# Extract provided
(begin)

AWS Certified Data Analytics – Specialty DAS-C01 Exam Study Path

Home » AWS » AWS Certified Data Analytics – Specialty DAS-C01 Exam Study Path

AWS Certified Data Analytics – Specialty DAS-C01 Exam Study Path

Last updated on October 17, 2023

The AWS Certified Data Analytics – Specialty DAS-C01 exam is intended for people who have experience in designing, building, securing, and maintaining analytics solutions on AWS. The exam will test your technical skills on how different AWS analytics services integrate with each other. You also need to know how they fit in the data lifecycle of collection, storage, processing, and visualization.

This specialty certification exam is on par with the other AWS Professional level tests so you need to allocate ample time for your preparation. With the help of the official exam study guide, you can determine the areas that you need to focus on. It will show you the specific knowledge areas and domains that you must review to pass the exam.

Study Materials for the AWS Certified Data Analytics – Specialty DAS-C01 Exam

Before taking the actual exam, we recommend checking out these study materials for AWS Certified Data Analytics Specialty. These resources will help you understand the concepts and strategies that you will need for you to pass the exam:

 

  1. Free Exam Readiness: AWS Certified Data Analytics – Specialty DAS-C01 – this is an interactive course that has responsive image maps, accordions, sample problem sets, section-based quizzes, and a practice test in the end.
  2. AWS FAQs – can help you grasp every service briefly. The responses you will find here are commonly asked questions, use cases, and comparison of various AWS services.
  3. Tutorials Dojo’s AWS Cheat Sheets – can help you understand the lengthy concepts found in the AWS FAQs. These cheat sheets are presented in a bullet point format to help you digest the information easily. This page summarizes all the analytics services of AWS.
  4. AWS Knowledge Center – you can use this website to find and understand the most frequent questions and requests AWS receives from its customers.
  5. Tutorials dojo strip
  6. AWS Documentation and Whitepapers – this document will help you expand your knowledge on various AWS services with its detailed information. You can focus on the following whitepapers:
  7. Tutorials Dojo’s AWS Certified Data Analytics Specialty Practice Exams – this provides a comprehensive reviewer with complete and detailed explanations to help you pass your AWS Data Analytics exam on your first try. The Tutorials Dojo practice exams are well-regarded as the best AWS practice test reviewers in the market.

(end)

# Given entries
(begin)

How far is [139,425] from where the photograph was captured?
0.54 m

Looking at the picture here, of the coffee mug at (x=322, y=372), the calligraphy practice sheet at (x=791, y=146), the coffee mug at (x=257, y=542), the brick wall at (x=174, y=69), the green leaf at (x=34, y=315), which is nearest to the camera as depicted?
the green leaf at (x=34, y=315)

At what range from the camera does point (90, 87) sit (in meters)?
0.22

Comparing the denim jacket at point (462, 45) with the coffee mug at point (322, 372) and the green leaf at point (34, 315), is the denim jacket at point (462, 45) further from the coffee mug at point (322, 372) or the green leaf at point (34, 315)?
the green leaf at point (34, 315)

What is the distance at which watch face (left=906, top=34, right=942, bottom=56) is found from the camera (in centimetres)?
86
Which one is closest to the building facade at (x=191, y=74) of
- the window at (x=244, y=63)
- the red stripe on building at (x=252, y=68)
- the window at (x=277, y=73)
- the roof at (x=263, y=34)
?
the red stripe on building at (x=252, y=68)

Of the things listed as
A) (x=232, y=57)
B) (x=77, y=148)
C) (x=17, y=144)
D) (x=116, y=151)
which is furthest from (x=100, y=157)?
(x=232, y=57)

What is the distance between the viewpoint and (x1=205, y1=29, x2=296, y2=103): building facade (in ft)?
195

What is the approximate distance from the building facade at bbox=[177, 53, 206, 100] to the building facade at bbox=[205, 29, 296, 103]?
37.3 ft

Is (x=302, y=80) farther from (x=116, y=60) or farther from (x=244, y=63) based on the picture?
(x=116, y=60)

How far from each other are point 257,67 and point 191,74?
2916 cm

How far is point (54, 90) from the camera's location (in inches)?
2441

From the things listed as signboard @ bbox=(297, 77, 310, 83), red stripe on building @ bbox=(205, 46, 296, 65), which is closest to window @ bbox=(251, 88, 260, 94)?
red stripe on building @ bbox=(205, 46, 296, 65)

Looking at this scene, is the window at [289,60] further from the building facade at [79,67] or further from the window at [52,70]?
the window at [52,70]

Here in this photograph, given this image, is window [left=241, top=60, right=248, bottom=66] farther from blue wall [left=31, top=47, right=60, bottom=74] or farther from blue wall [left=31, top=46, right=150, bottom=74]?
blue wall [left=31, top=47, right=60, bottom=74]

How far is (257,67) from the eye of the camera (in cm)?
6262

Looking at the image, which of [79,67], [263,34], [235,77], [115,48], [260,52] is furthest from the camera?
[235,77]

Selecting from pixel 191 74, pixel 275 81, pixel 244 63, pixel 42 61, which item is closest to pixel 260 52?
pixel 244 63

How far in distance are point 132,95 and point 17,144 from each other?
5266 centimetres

(end)

# Your tasks
1. Duplicate everything in the exam study path from "Before taking the" down to "services of AWS.".
2. According to the exam study path, what are the stages of the data lifecycle in which you need to know how AWS analytics services fit?
3. Please list every feature that the exam study path says the Free Exam Readiness course includes.

# Completed exercise
1.
Before taking the actual exam, we recommend checking out these study materials for AWS Certified Data Analytics Specialty. These resources will help you understand the concepts and strategies that you will need for you to pass the exam:

 

  1. Free Exam Readiness: AWS Certified Data Analytics – Specialty DAS-C01 – this is an interactive course that has responsive image maps, accordions, sample problem sets, section-based quizzes, and a practice test in the end.
  2. AWS FAQs – can help you grasp every service briefly. The responses you will find here are commonly asked questions, use cases, and comparison of various AWS services.
  3. Tutorials Dojo’s AWS Cheat Sheets – can help you understand the lengthy concepts found in the AWS FAQs. These cheat sheets are presented in a bullet point format to help you digest the information easily. This page summarizes all the analytics services of AWS.

2. Collection, storage, processing, and visualization.

3.
- Responsive image maps
- Accordions
- Sample problem sets
- Section-based quizzes
- A practice test in the end